Activities >>
A. From the text on extrema of a real function, not the listing, list every interval that the text writes out in notation.
B. Answer these questions from the text on extrema of a real function, not the listing:
(i) What value must f'(x_0) equal for x_0 to be a local minimum or maximum?
(ii) At a local minimum, on which side of x_0 is f(x) decreasing?
(iii) When f'(x_0) = 0, what condition on f''(x_0) makes x_0 a local maximum?
C. In the text on extrema of a real function, repeat the passage from "Let #f(x)# be" up to and including "a relative minimum.", putting "relative" in place of "local".

Document extract >>

Let #f(x)# be a real function of a real variable defined in#(a,b)# and differentiable in the point #x_0 in (a,b)#
A necessary condition for #x_0# to be a local minimum or maximum is that:
#f'(x_0) = 0#
If #f(x)# is differentiable in the entire interval, or at least in an interval around #x_0#, we also have a sufficient condition:
#x_0# is a local minimum if #f'(x_0) = 0# and there is a number #delta# such that:
#x in (x_0-delta, x_0) => f'(x) <=0#
#x in (x_0,x_0+delta) => f'(x) >=0#
In this case in fact #f(x)#will be decreasing on the left of #x_0# and increasing on the right, so that #x_0# is a relative minimum.
Vice versa #x_0# is a local maximum if:
#x in (x_0-delta, x_0) => f'(x) >=0#
#x in (x_0,x_0+delta) => f'(x) <=0#
In both cases the necessary condition is that the derivative of #f(x)# changes sign around #x_0#.
If #f(x)# also has a second derivative in an interval around #x_0# this is equivalent to the conditions:
#f'(x_0) = 0" and " f''(x_0) > 0 => x_0# is a local minimum.
#f'(x_0) = 0" and " f''(x_0) < 0 => x_0# is a local maximum.

Given information >>
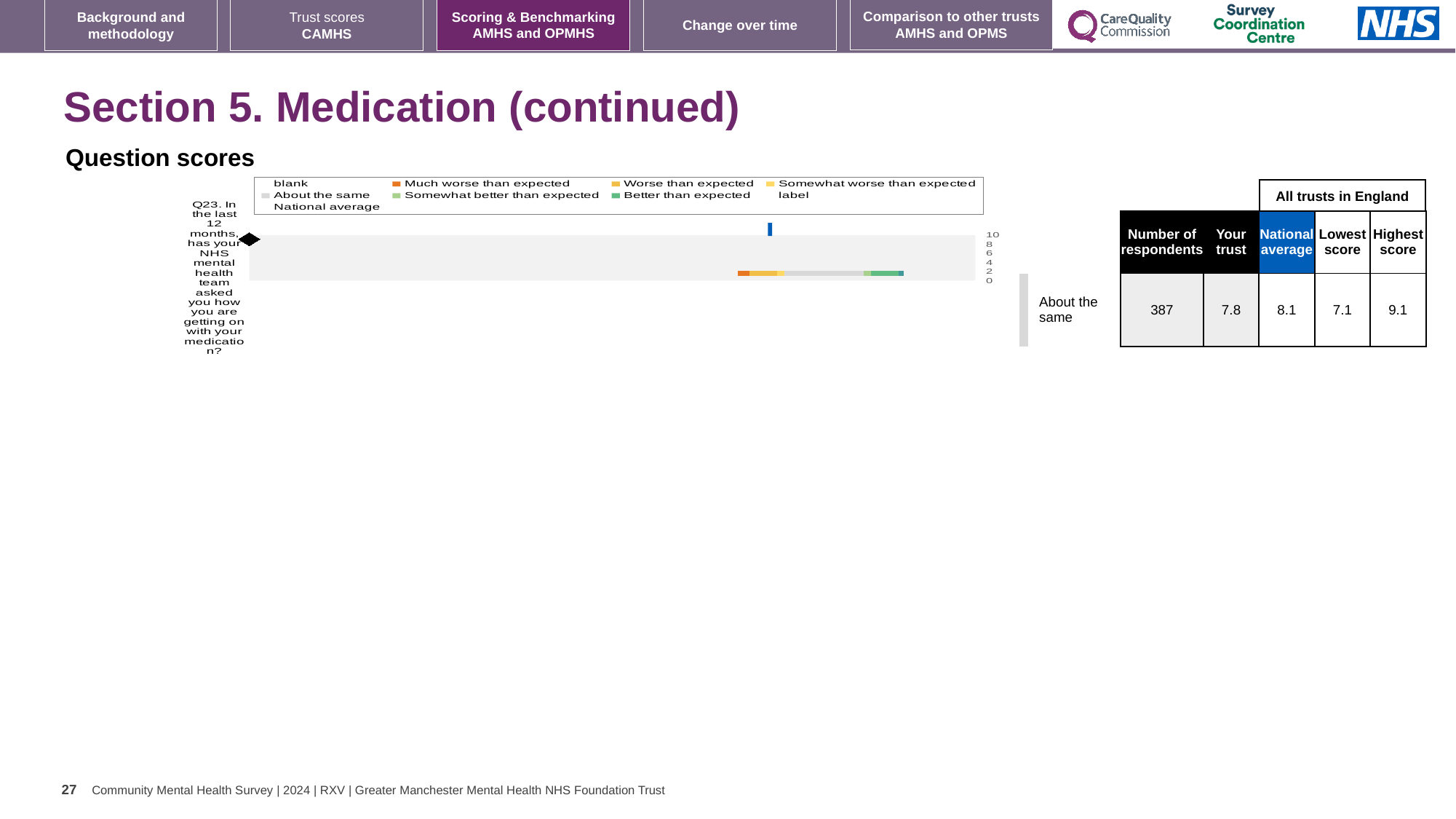
What is the national average score for Q23? 8.1 What is the difference between the highest score and the lowest score for Q23? 2.0 What is the highest score among all trusts in England for Q23? 9.1 How many respondents answered Q23? 387 How many questions (categories) are plotted in the chart? 1 What is the 'Your trust' score for Q23? 7.8 Which is larger for Q23, the 'Your trust' score or the national average? National average What kind of chart is shown under 'Question scores'? bar chart Which benchmark category is Q23 assigned to on the slide? About the same What is the highest value shown on the chart's score axis? 10 By how much does the national average exceed the 'Your trust' score for Q23? 0.3 What is the lowest score among all trusts in England for Q23? 7.1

Task-by-task answers >>
A.
(a, b)
(x_0 − delta, x_0)
(x_0, x_0 + delta)

B.
(i) 0
(ii) The left
(iii) f''(x_0) < 0

C.
Let #f(x)# be a real function of a real variable defined in#(a,b)# and differentiable in the point #x_0 in (a,b)#
A necessary condition for #x_0# to be a relative minimum or maximum is that:
#f'(x_0) = 0#
If #f(x)# is differentiable in the entire interval, or at least in an interval around #x_0#, we also have a sufficient condition:
#x_0# is a relative minimum if #f'(x_0) = 0# and there is a number #delta# such that:
#x in (x_0-delta, x_0) => f'(x) <=0#
#x in (x_0,x_0+delta) => f'(x) >=0#
In this case in fact #f(x)#will be decreasing on the left of #x_0# and increasing on the right, so that #x_0# is a relative minimum.